Но дело сделать не успели.
– Сохрани ему жизнь, воевода, – сказал подошедший к дружинникам рыжеволосый крепыш лет тридцати с перевязанной окровавленной тряпицей рукой. – Добрый воин князю будет.
– Когда-то, может, и будет, а ныне трех наших уже нет. Да и будет ли? Ненавистно смотрит, этот память свою не замглит, а сельцо его ты, Орм, напрочь спалил. С пепла новой дани князю мы не скоро возьмем.
– С пепла и против князя не скоро поднимутся. А то что же… На Пищане их разбили, а иную родовую селитьбу приходится с бою брать. Эта нам обошлась в десять воинов. Окольчуженных!
Эта, дворов в сорок, никакого опаса не знавшая перед дальним Киевом, догорала за невысоким валом. Сами по себе жили радимичи, дани давно и никому не давали, но и на чужие племена не налезали, разве что пойдет род на соседний род, пустят кровушку друг другу, остудятся и потом затылки чешут: из-за чего же свара-то наша? Но все чаще и чаще случались у них междоусобные битвы и пожесточе – из-за богов. Одни роды приносили богам жертвы человечьи, другие стали считать это для себя и богов постыдным, волхвы никак не могли между собой столковаться. Кровь тогда текла гуще, и племя радимичей, того не сознавая, шло на разлом… Раздвоенными они и вышли на Пищану против великого киевского князя Владимира, а тот вынуть свой меч не пожелал, послал поперед себя малую изгонную рать с воеводой, имя которому Олег, а прозвище – Волчий Хвост. Ее, изгонной, и хватило на них на всех… И теперь перед Волчьим Хвостом и дружинниками догорала очередная и непокорная селитьба радимичей; там, в пламени, с хрустом оседали избы, встречный ветер гнал на оборуженных людей клубы дыма, кидал в них через вал огненные головни. Кричало сельцо последними женскими криками, но и они затихнут, и там не останется никого и ничего. Пепел останется. На пепел вновь наскочила мысль воеводы, воина и рачительного оберегателя княжого добра, но кружить ей попусту не дал варяг Орм. Успокоил воеводу:
– Не всех же мы в полон взяли. Из дебрей вернутся, заселят, бабы чад нарожают.

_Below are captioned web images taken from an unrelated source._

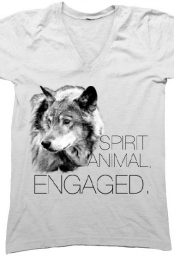 Spirit Animal: Wolf Edit...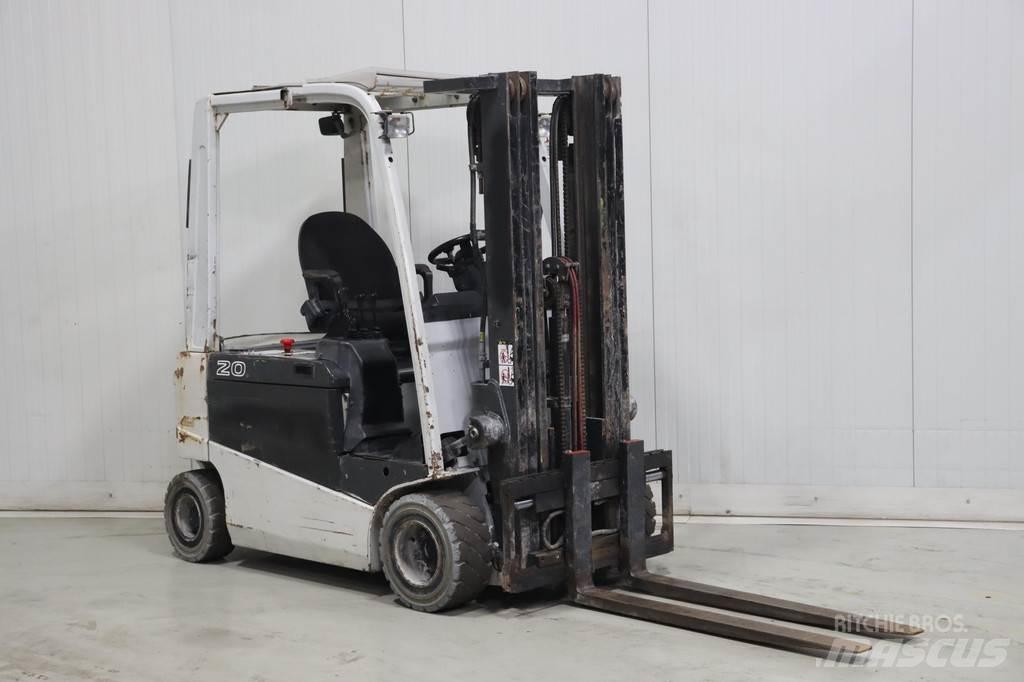 TCM FB20-E1 Carrelli elevatori elettrici
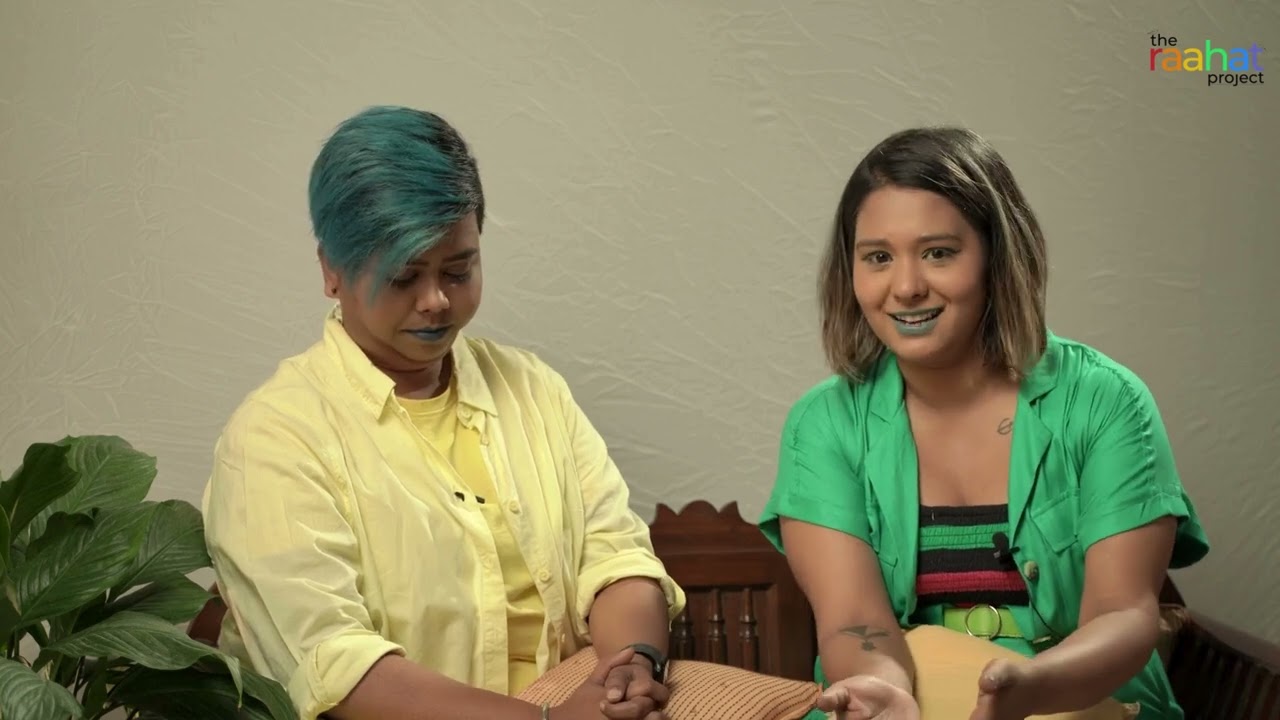 Owning your identity: Nick and Sayantika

Воевода Олег, Хвост Волчий, ценил своего обрусевшего варяжского сотника, товарища верного в битвах, советника дельного. И укорил себя: что за притча? По сожженному сельцу загоревал, будто оно первое… И что подумают дружинники, а? Рожи их чумазые сияют довольством, понаграбили сверх меры, вернутся в семьи удачливыми добытчиками. Свою меру серебра, рабов и меховой рухляди получит великий князь, свою – он, воевода, и свою – сотник Орм и его десятники. Никто в накладе не останется, от века так заведено, князем Владимиром устрожено. Однако в вековом порядке грабежа побежденных проклюнулась малая несообразность, которая обеспокоила осторожного воеводу. Селитьбу спалили вон, слышно, ратники оставшихся девок, баб и ребятишек из пламени на князя добирают, а парнишку-убийцу Орм отчего-то пощадил. Это как понять?